Texto de origen:
Sáenz de Oiza en su tierra natal
La Biblioteca es la sede del conocimiento por excelencia. Aún hoy, con el libro electrónico en marcha, estos lugares conservan ese espacio privilegiado en la vida de las ciudades y, por supuesto, lo intentan en esos centros de estudio que se supone que son las universidades.
Sin embargo, en un vistazo rápido por los distintos campus de los alrededores, en pocos se establece como referencia tan clara esa factoría de la sabiduría que es la biblioteca como en la Universidad Pública de Navarra. Aquí, en el extrarradio Sur de Pamplona, se ubica una miniciudad de la enseñanza superior, diseñada por uno de los arquitectos navarros más reconocidos, Francisco Javier Sáenz de Oiza.
Nacido en Caseda en 1918, Sáenz de Oiza es autor de algunas de las obras capitales de la arquitectura española del siglo XX: la torre del BBVA o el edificio de Torres Blancas, en Madrid, donde también proyectó unas polémicas viviendas junto a la M-30, sin olvidar el Palacio de Festivales de Santander o el interio del Centro Atlántico de Arte Moderno de Las Palmas.
Pero en su tierra natal, la huella de este polémico creador y afamado profesor era más que escasa. Es cierto que muy cerca, en Arantzatzu, había resuelto en 1950 una basílica junto a su amigo el escultor Jorge Oteiza y en la que participaron algunos de los mejores artistas españoles del momento.
Así que, cuando el Gobierno de Navarra le encargó el diseño de lo que sería la Universidad Pública del viejo reino, Sáenz de Oiza recibía con una obra de suficiente trascendencia la reparación imprescindible por parte de su tierra natal.
En principio, el arquitecto de Caseda se había planteado el diseño de un campus disperso por el casco viejo de la ciudad. Pero esto no fue posible. Así que, en el término designado para su ubicación, Sáenz de Oiza diseñó una universidad que se establecía como una pequeña unidad urbana, especie de utopía del conocimiento autosuficiente, con la biblioteca como madre nutricia del resto de los departamentos e instalaciones.
Y parece que en esta construcción, el autor de algunos de los rascacielos más emblemáticos de Madrid se empleó a fondo. Se trata de un gran edificio de planta rectangular, orientado de Norte a Sur, y cubierto con una espectacular bóveda de cañón de 20 metros de diámetro. Las referencias a su cometido son tan explícitas que en sus fachadas menores presenta un perfil que evoca un libro desplegado desde el que se proyecta la luz y el saber.
Para llegar a este edificio hace falta traspasar el gran muro que supone el Aulario, orientado frente a Pamplona, que se establece como pórtico de la Universidad, aunque más bien parece muralla de lo que uno se va a encontrar dentro. Sin duda, al presentarse en primer lugar, espacialmente, es accesible, como debe ser el lugar donde principalmente se encuentran los miles de alumnos primerizos; pero también ofrece la apariencia intimidadora de una institución impenetrable. Esta gran superficie de 27.000 metros cuadrados, con cuatro pisos de altura, fue la primera construcción de la Universidad, con una planta cuidadoseamente ordenada, que se asemeja a una placa de circuitos electrónicos.

Ejercicios:
[1] Según el texto sobre la Universidad Pública de Navarra, ¿por qué resulta accesible el Aulario? Explíquelo en una o dos oraciones.
[2] Prosiga el texto sobre la Universidad Pública de Navarra a partir de su última oración.

Datos proporcionados:
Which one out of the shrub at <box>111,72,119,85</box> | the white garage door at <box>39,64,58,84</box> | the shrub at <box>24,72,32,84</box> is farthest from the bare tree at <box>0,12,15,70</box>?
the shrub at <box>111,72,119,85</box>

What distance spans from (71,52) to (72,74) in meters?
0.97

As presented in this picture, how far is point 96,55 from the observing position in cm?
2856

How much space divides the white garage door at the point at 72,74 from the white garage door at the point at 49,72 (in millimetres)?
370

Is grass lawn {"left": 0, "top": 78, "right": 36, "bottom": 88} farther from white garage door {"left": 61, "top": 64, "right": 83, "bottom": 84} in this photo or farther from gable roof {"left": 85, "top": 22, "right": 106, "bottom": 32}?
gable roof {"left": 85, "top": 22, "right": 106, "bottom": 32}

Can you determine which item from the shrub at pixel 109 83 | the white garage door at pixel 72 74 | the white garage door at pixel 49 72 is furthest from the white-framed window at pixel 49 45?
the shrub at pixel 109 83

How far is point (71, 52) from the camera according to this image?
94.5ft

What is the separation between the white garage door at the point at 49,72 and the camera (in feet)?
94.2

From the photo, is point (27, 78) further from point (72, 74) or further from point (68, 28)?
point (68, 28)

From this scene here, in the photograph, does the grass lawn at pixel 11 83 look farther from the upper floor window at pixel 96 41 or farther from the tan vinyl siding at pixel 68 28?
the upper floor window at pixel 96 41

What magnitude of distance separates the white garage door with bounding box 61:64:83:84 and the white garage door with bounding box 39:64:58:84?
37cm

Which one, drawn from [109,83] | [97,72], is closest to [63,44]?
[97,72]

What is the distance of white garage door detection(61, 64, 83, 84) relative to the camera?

Respuestas:
[1] El Aulario es accesible porque, en el espacio, es lo primero que se presenta al llegar. Así corresponde al lugar donde se encuentran principalmente los miles de alumnos primerizos.

[2]
Un aspecto de este edificio que llama particularmente la atención es el tipo de soportes elegido. Más de cien columnas de sección circular y capitel troncocónico se deslizan a lo largo de los pasillos, marcando (en intención) una profunda perspectiva y creando una atmósfera que puede recordar la de las construcciones de la Grecia clásica.
Afortunadamente, una vez traspasado este abigarrado bloque de hormigón, el campus recupera serenidad. Tras el tráfago de la masa estudiantil de los primeros cursos, llega la especialización y la dedicación verdadera al estudio. Así parece desprenderse de la distribución de los edificios departamentales, alrededor de la biblioteca. Son pequeñas edificaciones que remiten a las celdas conventuales, cada una de ellas con su referencia a su respectivo árbol de la ciencia. De este modo, sendos acebos franquean la entrada al edificio que lleva su nombre, igual que más adelante son madroños, encinas, magnolios, pinos o abetos.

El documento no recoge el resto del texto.